──────── TEXT ────────
Rezension der Informationsschrift über das Höhere Selbst aus der Feder des Theosophen Charles Webster Leadbeater.
Wer sich für das große Gebiet der Esoterik interessiert, tut gut daran, die Person von Charles Leadbeater zur Kenntnis zu nehmen. Im Jahre 1854 geboren, erlernte er später den Beruf des anglikanischen Priesters, wurde aber im Jahr 1884 Schüler der Theosophin Helena Blavatsky. Von da an übte er sich intensiv in geistigen Übungen und erreichte einen sehr hohen Grad an bewusster, nicht bloß medialer, Hellsichtigkeit. So konnte er selbst genau bezeichnen, bis in welche geheimnisvollen Reiche sein Schauvermögen reichte und welche Sphären ihm noch verborgen blieben.
──────── DATENÜBERSICHT ────────
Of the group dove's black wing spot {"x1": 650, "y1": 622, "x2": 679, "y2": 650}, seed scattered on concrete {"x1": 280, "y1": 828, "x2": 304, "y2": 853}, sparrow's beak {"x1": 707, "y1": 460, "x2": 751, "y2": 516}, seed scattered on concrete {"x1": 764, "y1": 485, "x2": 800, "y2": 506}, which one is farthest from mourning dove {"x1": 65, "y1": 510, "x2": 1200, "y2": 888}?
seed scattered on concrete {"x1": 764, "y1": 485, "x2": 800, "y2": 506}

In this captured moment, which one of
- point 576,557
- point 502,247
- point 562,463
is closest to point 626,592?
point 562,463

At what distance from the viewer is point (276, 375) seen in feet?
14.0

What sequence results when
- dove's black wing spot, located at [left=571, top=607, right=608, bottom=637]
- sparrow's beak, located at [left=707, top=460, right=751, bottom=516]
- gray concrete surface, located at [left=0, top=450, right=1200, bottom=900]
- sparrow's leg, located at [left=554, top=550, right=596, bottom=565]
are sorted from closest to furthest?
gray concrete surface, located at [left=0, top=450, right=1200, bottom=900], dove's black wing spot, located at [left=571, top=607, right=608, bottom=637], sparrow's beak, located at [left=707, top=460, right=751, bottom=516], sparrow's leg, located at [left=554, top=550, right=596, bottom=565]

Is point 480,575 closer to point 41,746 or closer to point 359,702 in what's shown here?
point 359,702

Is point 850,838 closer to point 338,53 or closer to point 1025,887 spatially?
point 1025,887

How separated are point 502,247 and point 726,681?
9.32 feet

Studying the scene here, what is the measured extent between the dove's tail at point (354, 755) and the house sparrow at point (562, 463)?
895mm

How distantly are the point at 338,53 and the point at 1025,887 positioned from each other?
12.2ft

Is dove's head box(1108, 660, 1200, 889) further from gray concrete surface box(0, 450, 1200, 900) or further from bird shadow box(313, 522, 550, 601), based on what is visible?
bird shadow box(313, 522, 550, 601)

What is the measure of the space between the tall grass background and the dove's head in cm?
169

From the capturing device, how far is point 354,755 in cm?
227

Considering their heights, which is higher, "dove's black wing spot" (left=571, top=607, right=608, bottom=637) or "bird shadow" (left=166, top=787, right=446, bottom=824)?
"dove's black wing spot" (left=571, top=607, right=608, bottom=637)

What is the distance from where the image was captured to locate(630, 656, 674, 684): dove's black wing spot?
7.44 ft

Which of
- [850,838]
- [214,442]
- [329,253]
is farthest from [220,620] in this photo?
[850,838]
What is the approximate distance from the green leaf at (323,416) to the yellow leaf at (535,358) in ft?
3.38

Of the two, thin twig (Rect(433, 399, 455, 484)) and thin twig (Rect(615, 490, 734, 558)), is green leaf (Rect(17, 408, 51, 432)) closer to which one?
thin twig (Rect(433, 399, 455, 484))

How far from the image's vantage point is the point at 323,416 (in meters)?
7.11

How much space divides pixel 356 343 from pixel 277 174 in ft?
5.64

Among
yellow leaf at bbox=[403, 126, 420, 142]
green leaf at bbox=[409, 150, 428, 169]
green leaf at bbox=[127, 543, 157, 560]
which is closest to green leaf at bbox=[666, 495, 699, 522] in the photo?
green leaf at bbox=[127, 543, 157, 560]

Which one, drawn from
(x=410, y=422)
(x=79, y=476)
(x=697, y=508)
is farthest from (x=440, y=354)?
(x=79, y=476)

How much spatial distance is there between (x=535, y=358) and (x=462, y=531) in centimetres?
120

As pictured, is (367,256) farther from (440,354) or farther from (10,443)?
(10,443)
────────
__AUFGABENSTELLUNG__. Geben Sie die Rezension zu Leadbeaters Schrift über das Höhere Selbst vollständig und wortgetreu wieder.

__LÖSUNG__.
Rezension der Informationsschrift über das Höhere Selbst aus der Feder des Theosophen Charles Webster Leadbeater.
Wer sich für das große Gebiet der Esoterik interessiert, tut gut daran, die Person von Charles Leadbeater zur Kenntnis zu nehmen. Im Jahre 1854 geboren, erlernte er später den Beruf des anglikanischen Priesters, wurde aber im Jahr 1884 Schüler der Theosophin Helena Blavatsky. Von da an übte er sich intensiv in geistigen Übungen und erreichte einen sehr hohen Grad an bewusster, nicht bloß medialer, Hellsichtigkeit. So konnte er selbst genau bezeichnen, bis in welche geheimnisvollen Reiche sein Schauvermögen reichte und welche Sphären ihm noch verborgen blieben.